Paul Harland (15 April 1960 – 17 June 2003) was the pseudonym of the Dutch science fiction writer Paul Smit. He wrote several novels, one in English, and one of his collections was translated into English. Along with his writing he also designed furniture.

Death
His death had initially been reported as a suicide. Later his husband, Bosnian architect Tarik Dreca, was convicted for his murder. Tarik had apparently staged the death to make it look like a suicide. Tarik's defense attorney theorized that Harland had recreated a plot from his book The Hand That Takes, which has a man commit suicide and set up his partner, but the court rejected the idea.
In 2006 Tarik was sentenced to twelve years for the murder.

Awards
Four times, Harland won the King Kong Award, the major Dutch award for short science fiction, fantasy or horror stories, for "Fuga in frictieloos porcelein" (1984), "De wintertuin" (1990), "Retrometheus" (1992), and "Onkruid en stenen" (1995). After his death the King Kong Award was renamed the Paul Harland Prize in his honor.

----

● **Work to be completed**
From the passage on Paul Harland, reproduce word for word the stretch that begins at "Paul Harland (15" and stops after "for the murder.".

----

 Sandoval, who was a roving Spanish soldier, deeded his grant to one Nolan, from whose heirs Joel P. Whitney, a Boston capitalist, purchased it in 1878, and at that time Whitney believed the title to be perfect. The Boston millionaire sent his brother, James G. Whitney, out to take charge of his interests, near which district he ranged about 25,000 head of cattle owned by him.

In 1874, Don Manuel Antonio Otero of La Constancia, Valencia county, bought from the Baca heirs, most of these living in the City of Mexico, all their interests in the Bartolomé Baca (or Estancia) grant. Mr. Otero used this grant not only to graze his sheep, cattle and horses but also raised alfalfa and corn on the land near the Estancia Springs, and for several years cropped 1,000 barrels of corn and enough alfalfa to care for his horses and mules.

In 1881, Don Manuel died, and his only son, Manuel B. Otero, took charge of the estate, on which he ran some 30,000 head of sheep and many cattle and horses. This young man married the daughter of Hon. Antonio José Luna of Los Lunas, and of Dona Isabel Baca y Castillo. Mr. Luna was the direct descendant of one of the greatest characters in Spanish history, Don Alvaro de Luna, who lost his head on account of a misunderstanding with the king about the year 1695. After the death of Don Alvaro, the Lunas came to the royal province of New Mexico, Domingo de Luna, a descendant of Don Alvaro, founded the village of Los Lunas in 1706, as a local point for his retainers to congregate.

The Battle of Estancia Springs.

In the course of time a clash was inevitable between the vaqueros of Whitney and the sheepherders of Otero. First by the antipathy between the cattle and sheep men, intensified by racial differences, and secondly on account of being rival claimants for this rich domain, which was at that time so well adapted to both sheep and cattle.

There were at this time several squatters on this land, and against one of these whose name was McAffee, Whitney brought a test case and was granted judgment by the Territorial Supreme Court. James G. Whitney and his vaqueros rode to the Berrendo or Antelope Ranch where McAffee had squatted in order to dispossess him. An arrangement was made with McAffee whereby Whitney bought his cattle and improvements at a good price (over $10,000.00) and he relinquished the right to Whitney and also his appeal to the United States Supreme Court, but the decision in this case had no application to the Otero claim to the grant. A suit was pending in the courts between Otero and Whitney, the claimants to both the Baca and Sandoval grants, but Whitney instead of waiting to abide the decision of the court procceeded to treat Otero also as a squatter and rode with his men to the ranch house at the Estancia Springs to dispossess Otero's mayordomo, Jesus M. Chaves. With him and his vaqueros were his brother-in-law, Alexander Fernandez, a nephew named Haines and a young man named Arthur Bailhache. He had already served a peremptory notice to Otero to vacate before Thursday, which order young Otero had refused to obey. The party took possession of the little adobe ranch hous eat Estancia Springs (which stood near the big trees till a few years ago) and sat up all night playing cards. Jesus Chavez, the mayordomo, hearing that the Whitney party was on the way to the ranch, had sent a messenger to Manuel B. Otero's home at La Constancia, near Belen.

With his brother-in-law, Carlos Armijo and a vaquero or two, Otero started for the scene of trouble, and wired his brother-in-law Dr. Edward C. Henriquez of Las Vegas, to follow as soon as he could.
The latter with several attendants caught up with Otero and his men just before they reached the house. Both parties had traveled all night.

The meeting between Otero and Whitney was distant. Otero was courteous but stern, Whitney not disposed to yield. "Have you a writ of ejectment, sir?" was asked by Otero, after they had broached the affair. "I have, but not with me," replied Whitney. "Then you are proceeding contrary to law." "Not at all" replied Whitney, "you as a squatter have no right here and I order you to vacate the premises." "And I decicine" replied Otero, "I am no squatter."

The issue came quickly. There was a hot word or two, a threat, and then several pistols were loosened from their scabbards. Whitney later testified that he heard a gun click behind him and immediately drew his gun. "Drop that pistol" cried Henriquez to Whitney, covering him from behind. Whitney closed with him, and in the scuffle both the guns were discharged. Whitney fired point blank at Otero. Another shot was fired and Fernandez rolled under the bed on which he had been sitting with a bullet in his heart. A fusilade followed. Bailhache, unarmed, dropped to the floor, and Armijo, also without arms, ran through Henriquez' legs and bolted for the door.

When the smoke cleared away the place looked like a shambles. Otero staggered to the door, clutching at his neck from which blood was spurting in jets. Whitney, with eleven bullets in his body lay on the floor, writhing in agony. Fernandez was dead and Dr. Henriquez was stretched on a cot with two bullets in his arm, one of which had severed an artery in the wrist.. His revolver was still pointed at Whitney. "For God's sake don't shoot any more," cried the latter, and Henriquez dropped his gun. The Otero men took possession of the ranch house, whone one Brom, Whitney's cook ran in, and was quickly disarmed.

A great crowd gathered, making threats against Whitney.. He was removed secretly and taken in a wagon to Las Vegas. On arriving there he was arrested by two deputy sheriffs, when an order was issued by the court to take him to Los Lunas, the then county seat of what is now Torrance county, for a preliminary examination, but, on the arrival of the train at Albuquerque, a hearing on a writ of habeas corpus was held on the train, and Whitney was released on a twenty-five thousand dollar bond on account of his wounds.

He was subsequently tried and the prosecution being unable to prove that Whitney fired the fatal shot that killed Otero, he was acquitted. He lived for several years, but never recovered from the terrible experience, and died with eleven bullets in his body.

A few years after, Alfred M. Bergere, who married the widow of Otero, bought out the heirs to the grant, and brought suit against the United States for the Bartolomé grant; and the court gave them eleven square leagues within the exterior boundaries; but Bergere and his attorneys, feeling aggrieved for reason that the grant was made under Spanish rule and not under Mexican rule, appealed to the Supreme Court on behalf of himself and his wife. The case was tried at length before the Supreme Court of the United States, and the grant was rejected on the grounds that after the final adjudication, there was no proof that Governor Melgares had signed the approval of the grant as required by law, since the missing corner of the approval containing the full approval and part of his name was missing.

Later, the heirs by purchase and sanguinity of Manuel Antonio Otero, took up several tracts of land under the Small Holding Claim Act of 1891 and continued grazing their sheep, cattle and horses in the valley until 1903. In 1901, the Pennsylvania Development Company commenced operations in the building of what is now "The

----

● **Exercise response**
Paul Harland (15 April 1960 – 17 June 2003) was the pseudonym of the Dutch science fiction writer Paul Smit. He wrote several novels, one in English, and one of his collections was translated into English. Along with his writing he also designed furniture.

Death
His death had initially been reported as a suicide. Later his husband, Bosnian architect Tarik Dreca, was convicted for his murder. Tarik had apparently staged the death to make it look like a suicide. Tarik's defense attorney theorized that Harland had recreated a plot from his book The Hand That Takes, which has a man commit suicide and set up his partner, but the court rejected the idea.
In 2006 Tarik was sentenced to twelve years for the murder.